Regardless of one's feelings on “the world order”, that order is rapidly changing. This may exacerbate existing risks in your software supply chain or create new and surprising ones. In chaotic situations a common saying is worry only about the things which you yourself can control. In a software supply chain with complex and intertwined dependencies, what is the changing shape of “control”?

Some say the answer is found in OSS and to a degree it may be, if the desire is sovereignty or self-reliance relative to dominant market players and proprietary solutions. But OSS is inherently global. Is this a contradiction?

It is not possible to know conclusively today where in the world are the contributors behind all the projects upon which you depend, much less their potential allegiances. Simply put: GitHub does not require upload and validation of the passport(s) of account holders, much less proof of account holder political or other affiliations.

It would be ridiculous to conceive a risk management regime that depends upon such validation.

And yet there are voices calling for exactly that, as if it would be some type of viably magic building block for success. The metaphorical silver bullet.

Barring a sudden and radical realignment of societies, the likes of which have not been seen in history, there is no silver bullet. Asymmetric advantage to the threat actors.

People > process > code

What do you do when you’re left questioning and suspicious of the very people whose code runs in the most critical and deeply embedded foundations of your business?

Going back to the value hierarchy previously discussed, if the threat is people then the answer may be an additional higher layer in that hierarchy – or the hierarchy needs rethinking.

We naturally understand all-powerful actors are the definition of unbounded threat and that needs to be constrained. This might lead to a proposed hierarchy such as:

Risk management guardrails > independent actors > project processes > project code

But risk management guardrails are process. And process is most durable when it is implemented in code. Which is perhaps to say:

Code > process > people

And there we begin to see this is actually a continuum.

People ↔ process ↔ code

Or better, the situation is something like a graph. And it is complex. See figure 4 in Baltes And Diehl's "Towards a Theory of Software Development Expertise":

What does all this mean with OSS and supply chains? Fortunately the answer is already known. 

Actively managing a software supply chain’s security means diving deeper into component quality. With OSS you have an increased opportunity, and increasingly obligation, to dive into project processes and project code, in order to gain a sense of whether people and processes and code are sufficiently trustworthy and protected against through code and process and people.
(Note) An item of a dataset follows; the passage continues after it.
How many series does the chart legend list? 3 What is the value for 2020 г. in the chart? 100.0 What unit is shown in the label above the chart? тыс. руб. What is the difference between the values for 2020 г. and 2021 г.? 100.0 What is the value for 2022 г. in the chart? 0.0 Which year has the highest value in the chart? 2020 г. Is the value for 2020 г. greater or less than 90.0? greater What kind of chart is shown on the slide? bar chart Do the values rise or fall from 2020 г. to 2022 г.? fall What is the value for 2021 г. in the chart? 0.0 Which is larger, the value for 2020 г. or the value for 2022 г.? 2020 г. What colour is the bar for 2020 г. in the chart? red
With OSS you get the opportunity to review and judge processes as well as code and automation. You can observe and judge the visible actions of people. This may feel daunting and subjective, but is often objective and even scalable as a distributed task following shared assessment frameworks collaboratively in the open.
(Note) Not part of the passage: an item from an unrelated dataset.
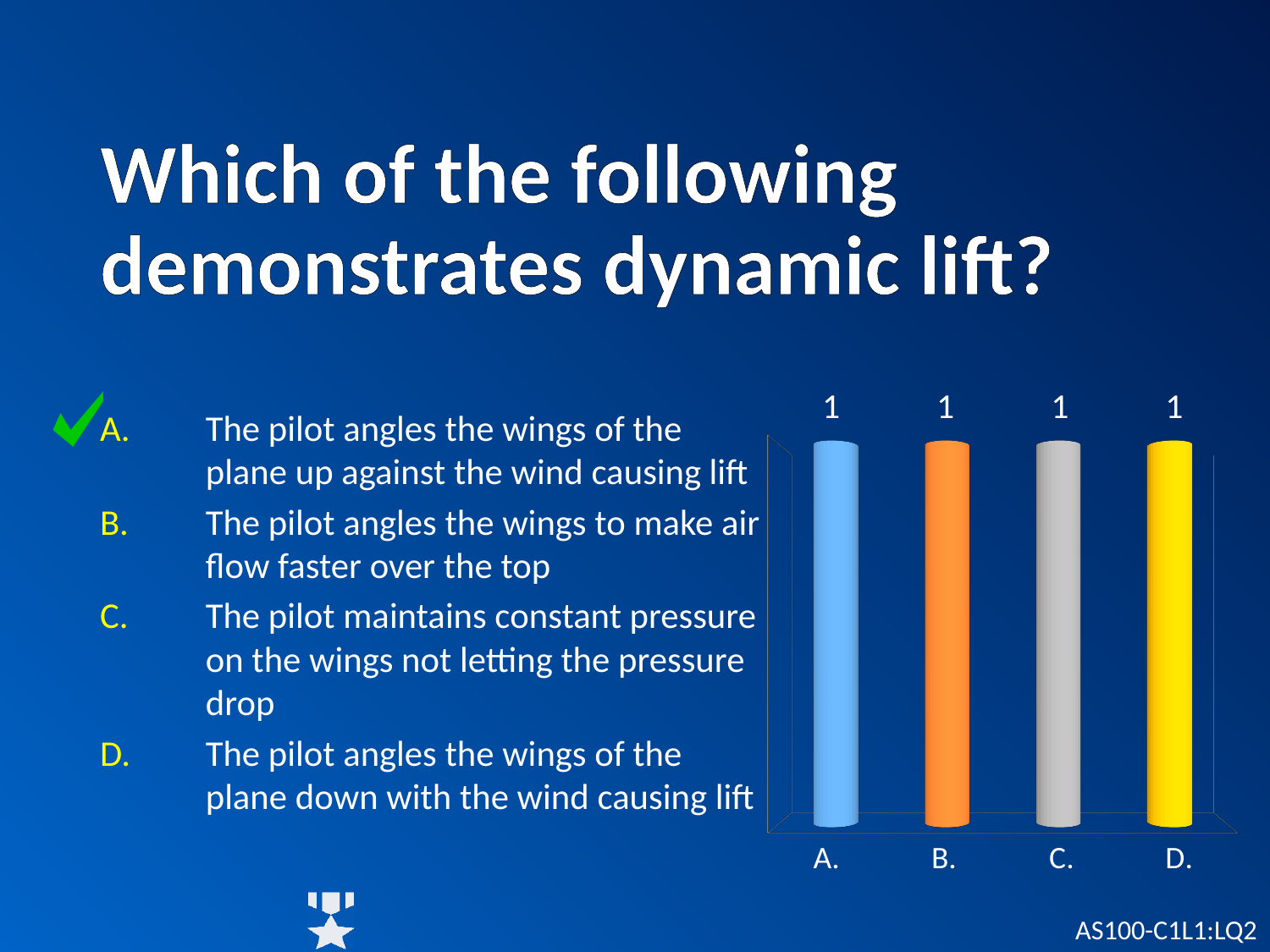
What is the value of the bar for category A.? 1 What colour is the bar for category B.? Orange What is the difference between the values for B. and C.? 0 What kind of chart is shown on the slide? Bar chart What is the value of the bar for category C.? 1 What is the value of the bar for category D.? 1 Do the bar values rise, fall, or stay the same from A. to D.? Stay the same What colour is the bar for category D.? Yellow What is the value of the bar for category B.? 1 What is the difference between the values for A. and D.? 0 How many bars are shown in the chart? 4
Many projects work to ensure they themselves do not stumble due to individuals, whether incidental contributors or core maintainers. With OSS that work is visible for your inspection. Artifacts are visible with more transparency and depth than what is available in a SOC2 report, if your vendor happens to be willing to give you one.

Additionally you have the opportunity in OSS to show up and participate more actively than just reviews.

You can make a project upon which you depend objectively better. Better in people. Better in processes. And better in code. Better by more participants being there and contributing. This in turn also shaves away at one of the most challenging threat vectors: intent.